Мидодрин. Четыре исследования, посвящённые мидодрину, показали последовательное снижение риска рецидивов обмороков приблизительно на 70%. Вместе с тем, особенности дизайна этих исследований (незаслеплённые протоколы, включение детей наряду с взрослыми, разнообразие симптоматики обмороков, возникавших спонтанно или в ходе тилт-тестов) не позволяют считать их результаты достоверными. Кроме того, эти проекты не были плацебо- контролируемыми, рандомизированными, а также сопоставимыми по количеству пациентов в сравниваемых группах [Ward C.R. et al., 1998; Perez-Lugones A. et al., 2001; Qingyou Z. et al., 2006; Raj S.R. et al., 2012]. В одном небольшом исследовании сообщалось о пользе низкой дозы мидодрина у пациентов, ранее обученных физическим контрманеврам [Samniah N. et al., 2001]. Продолжающееся в настоящее время исследование POST-4, посвящённое эффективности мидодрина при нейрорефлекторных синкопе, соответствует необходимым требованиям к своему дизайну [Theodorakis G.N. et al., 2006]. Главными ограничениями широкого применения мидодрина считаются потребность в постоянном приеме этого препарата, его способность вызывать гипертензию при нахождении в горизонтальном положении, отсутствие достаточных представлений о тератогенности, потенциально неблагоприятное воздействие на мочевыделительную функцию у пожилых лиц, а также его недоступность в нашей стране. С учетом отсутствия убедительных доказательств пользы, экспертам представляется рациональным использование мидодрина только у пациентов, тяжесть гипотензивных симптомов у которых этого требует [Sheldon R. et al., 2015].

Ингибиторы обратного захвата серотонина. Считается доказанным участие серотонина в регуляции сердечного ритма и артериального давления. Вместе с тем, результаты нескольких наблюдательных исследований с применением ингибиторов обратного захвата серотонина оказались неубедительными с позиций их противодействующего влияния на рецидивы вазовагальных синкопальных состояний [Di Girolamo E. Et al., 1999; Takata T.S. et al., 2002].

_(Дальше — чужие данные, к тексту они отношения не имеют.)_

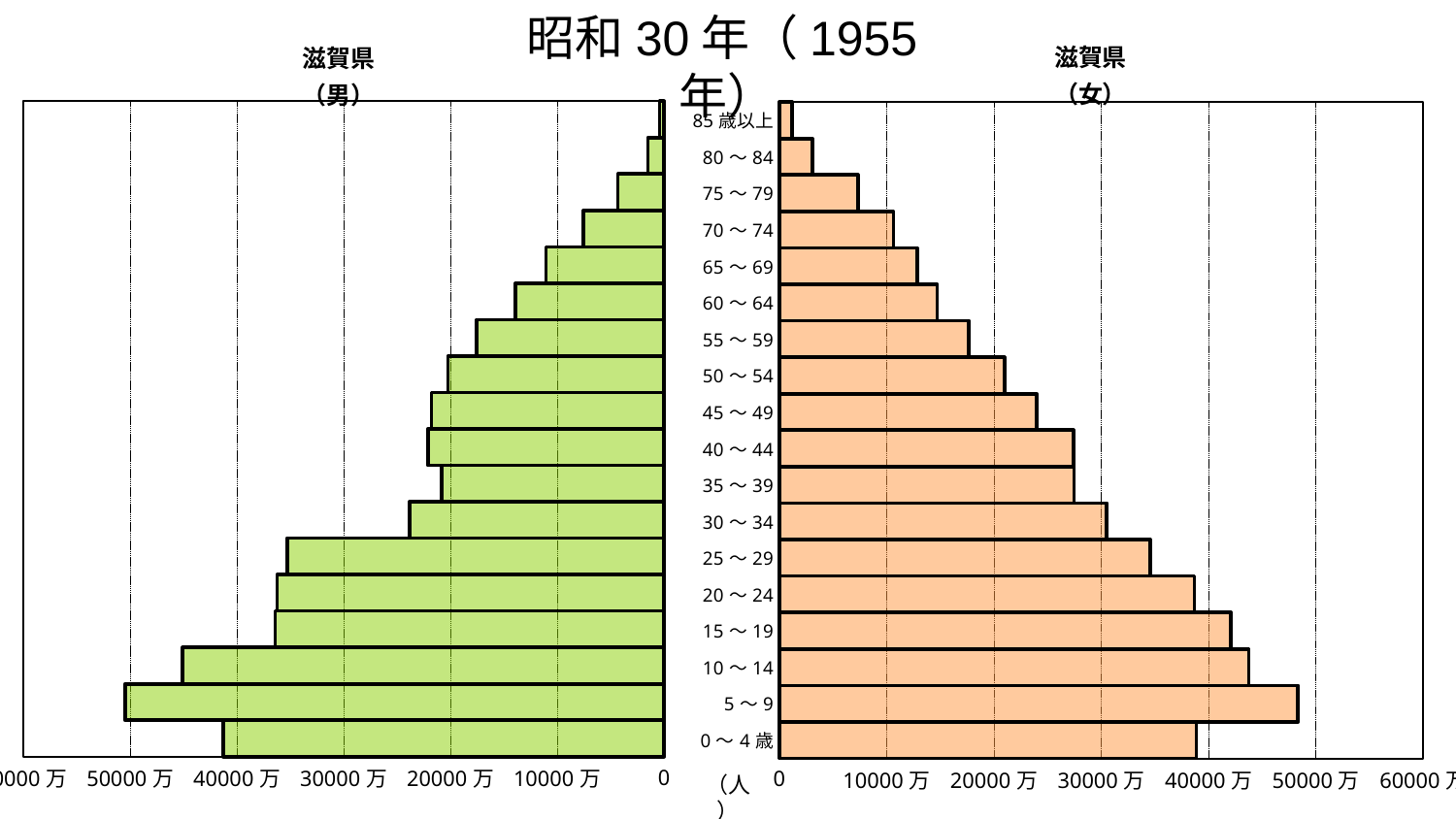
In the 滋賀県（女） chart, is the value for 5～9 greater or less than 50000万? less In the 滋賀県（男） chart, is the value for 70～74 greater or less than 10000万? less What kind of chart is shown on the slide? Bar chart (population pyramid) In the 滋賀県（男） chart, which is larger: 10～14 or 15～19? 10～14 What is the title shown at the top of the slide? 昭和30年（1955年） In the 滋賀県（女） chart, do the bars generally get longer or shorter as age increases from 5～9 to 85歳以上? shorter In the 滋賀県（女） chart, is the value for 55～59 greater or less than 20000万? less How many age categories are shown on the slide? 18 In the 滋賀県（女） chart, which age group has the shortest bar? 85歳以上 Which is larger: the 30～34 value in the 滋賀県（男） chart or the 30～34 value in the 滋賀県（女） chart? 滋賀県（女） In the 滋賀県（男） chart, which age group has the longest bar? 5～9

Постоянная электрокардиостимуляция. В двух обсервационных исследованиях, в которые были включены пациенты с документированными асистолическими обмороками, постоянная электрокардиостимуляция (ЭКС) сопровождалась снижением частоты рецидивов синкопе на 92% и 83% соответственно [Brignole M. et al., 2018]. Примечательно, что постоянная ЭКС не смогла предотвратить всех случаев транзиторного отключения сознания, показав мультифакторность их патогенеза. Эксперты рекомендуют имплантацию двухкамерного ПЭКС пациентам в возрасте >40 лет с рецидивирующими обмороками, у которых установлена корреляция между соответствующими симптомами и брадиаритмией. Важно отметить, что постоянная ЭКС имеет определённые ограничения у пациентов с типичными вазовагальными синкопе. В настоящее время отсутствует доказательная база, основанная на плацебо- контролируемых исследованиях, применительно к использованию ЭКС у субъектов моложе 40 лет с вазовагальными обмороками. Эффективность ЭКС- терапии у лиц с тилт-индуцированными вазовагальными обмороками была изучена в пяти многоцентровых рандомизированных контролируемых исследованиях. В общей сложности частота рецидивов синкопе соответствовала 21% у лиц с ПЭКС и 44% у пациентов без ПЭКС. Пейсмекерная терапия оказалась малоэффективной при доминирующей роли гипотензивного механизма в реализации синкопальных состояний. Эксперты едины во мнении относительно нецелесообразности рутинной имплантации ПЭКС лицам с тилт- индуцированными вазодепрессорными обмороками [Sheldon R. et al., 2015; Brignole M. et al., 2018]. У субъектов с некардиоингибиторным механизмом тилт- индуцированного синкопе (вазодепрессорным или смешанным) при наличии сомнений относительно механизма спонтанных обмороков может быть имплантирован ЭКГ-монитор с целью уточнения показаний для ПЭКС.